(Spatial questions linked to pictures)

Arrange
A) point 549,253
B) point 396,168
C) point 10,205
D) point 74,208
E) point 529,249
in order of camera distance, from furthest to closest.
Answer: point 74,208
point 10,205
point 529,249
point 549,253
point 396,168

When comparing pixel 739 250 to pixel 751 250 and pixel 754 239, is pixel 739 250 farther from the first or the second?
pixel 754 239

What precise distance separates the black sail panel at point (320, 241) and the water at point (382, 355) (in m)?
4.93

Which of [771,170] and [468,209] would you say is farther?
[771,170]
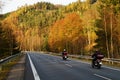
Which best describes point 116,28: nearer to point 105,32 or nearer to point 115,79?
point 105,32

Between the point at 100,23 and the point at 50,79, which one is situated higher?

§ **Description of the task**: Retype all of the records above verbatim, omitting the pictures.

§ **Correct result**:
Arrange
A) point 549,253
B) point 396,168
C) point 10,205
D) point 74,208
E) point 529,249
in order of camera distance, from furthest to closest.
Answer: point 74,208
point 10,205
point 529,249
point 549,253
point 396,168

When comparing pixel 739 250 to pixel 751 250 and pixel 754 239, is pixel 739 250 farther from the first or the second?
pixel 754 239

What precise distance separates the black sail panel at point (320, 241) and the water at point (382, 355) (in m)?
4.93

Which of [771,170] and [468,209] would you say is farther?
[771,170]
Which best describes point 116,28: nearer to point 105,32 or nearer to point 115,79?
point 105,32

Between the point at 100,23 and the point at 50,79, which one is situated higher?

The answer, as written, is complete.